Haeju Kim, the artistic director of Busan Biennale 2022 and a native of Busan, stated, “The exhibition will put forward a viewpoint that narrates the stories of backstreets in Busan and how they are intersected and connected to those of other major cities, in an attempt to explore ways of adapting to the ever-changing world as we ride the waves ahead of us.”
The biennial will feature artists of various generations spanning the 1930s to the 1990s from Asia, Europe, North and South America, Africa, the Middle East, and Oceania. The presented artworks will include paintings, videos, video installations, sculptures, performances, and photography.
The Daejeon Art and Science Biennale, organized by the Daejeon Museum of Art (DMA), will be held from August 2 to October 30, 2022, with the theme Future of Cities.
This year, the biennale will feature twenty-two artists and teams (twenty-three artists in total) from eleven countries. Unlike other biennials, the Daejeon Art and Science Biennale is organized by the museum and does not invite an outside artistic director. Five places will host the exhibition: the Daejeon Museum of Art, the Creative Center of DMA, the TJB building, the Daejeon Ilbo building, and Space From The Corner.
The main exhibition of the biennale will take place at the museum, and in the remaining four locations, the works of four artists and teams selected through the Call for Artists program will examine the themes of networks, culture, history, and the environment from a new perspective.
Future of Cities will provide an open space where visitors can imagine a world where all living things on the planet that depend on each other have equal rights and create a world together. The main exhibition will consist of three sections. The first section will offer visitors a chance to contemplate how humans and non-humans can coexist. In the second section, visitors can imagine a future city based on the present, and in the last section, visitors are invited to envision a new type of city where reality and virtuality overlap.

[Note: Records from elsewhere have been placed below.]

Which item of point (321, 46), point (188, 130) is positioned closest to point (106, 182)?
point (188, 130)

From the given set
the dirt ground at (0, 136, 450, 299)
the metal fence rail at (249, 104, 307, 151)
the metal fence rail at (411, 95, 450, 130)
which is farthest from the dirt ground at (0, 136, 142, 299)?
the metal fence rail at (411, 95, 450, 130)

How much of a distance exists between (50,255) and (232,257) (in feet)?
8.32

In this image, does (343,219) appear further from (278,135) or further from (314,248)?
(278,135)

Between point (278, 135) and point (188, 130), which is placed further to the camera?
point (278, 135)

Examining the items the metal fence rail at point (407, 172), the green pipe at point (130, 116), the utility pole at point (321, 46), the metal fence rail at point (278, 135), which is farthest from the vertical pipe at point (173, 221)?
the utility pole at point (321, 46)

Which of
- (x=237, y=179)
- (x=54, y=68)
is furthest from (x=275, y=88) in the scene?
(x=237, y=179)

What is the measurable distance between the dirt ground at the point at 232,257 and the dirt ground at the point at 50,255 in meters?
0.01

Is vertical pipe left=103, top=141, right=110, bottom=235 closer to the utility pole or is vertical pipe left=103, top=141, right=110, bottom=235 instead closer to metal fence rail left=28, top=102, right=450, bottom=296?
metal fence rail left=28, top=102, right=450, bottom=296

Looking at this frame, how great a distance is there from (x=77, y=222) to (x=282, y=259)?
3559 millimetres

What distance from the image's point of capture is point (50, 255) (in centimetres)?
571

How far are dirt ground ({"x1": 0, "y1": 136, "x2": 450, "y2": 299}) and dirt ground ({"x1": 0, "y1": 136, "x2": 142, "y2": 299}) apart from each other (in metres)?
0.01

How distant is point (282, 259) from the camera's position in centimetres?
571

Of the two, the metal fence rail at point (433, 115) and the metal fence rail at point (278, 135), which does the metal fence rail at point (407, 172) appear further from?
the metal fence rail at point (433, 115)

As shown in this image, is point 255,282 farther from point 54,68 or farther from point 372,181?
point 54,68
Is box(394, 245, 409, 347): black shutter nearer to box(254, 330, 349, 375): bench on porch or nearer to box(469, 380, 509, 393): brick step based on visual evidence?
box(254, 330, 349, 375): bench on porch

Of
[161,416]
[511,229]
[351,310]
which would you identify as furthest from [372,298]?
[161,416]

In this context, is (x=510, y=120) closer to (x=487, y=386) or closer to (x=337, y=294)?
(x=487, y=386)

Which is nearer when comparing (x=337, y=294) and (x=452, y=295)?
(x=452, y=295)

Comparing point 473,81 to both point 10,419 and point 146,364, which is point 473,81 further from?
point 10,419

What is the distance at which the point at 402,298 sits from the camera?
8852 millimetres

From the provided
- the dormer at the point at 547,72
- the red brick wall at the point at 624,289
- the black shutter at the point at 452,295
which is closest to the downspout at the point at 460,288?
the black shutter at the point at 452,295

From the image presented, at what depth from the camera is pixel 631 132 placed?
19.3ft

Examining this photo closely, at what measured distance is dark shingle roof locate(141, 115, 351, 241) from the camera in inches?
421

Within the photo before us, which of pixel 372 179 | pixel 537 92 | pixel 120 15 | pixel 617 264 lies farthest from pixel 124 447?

The exhibition examines various problems, such as environmental crises, pandemics, and issues of technological development, and seeks to find alternative scenarios. It also explores the possibilities of the future through the work of the artists.
Twenty-three participating artists from Finland, Canada, Italy, the Netherlands, France, Japan, and Korea work in a variety of mediums, including installation, media, painting, and sculpture.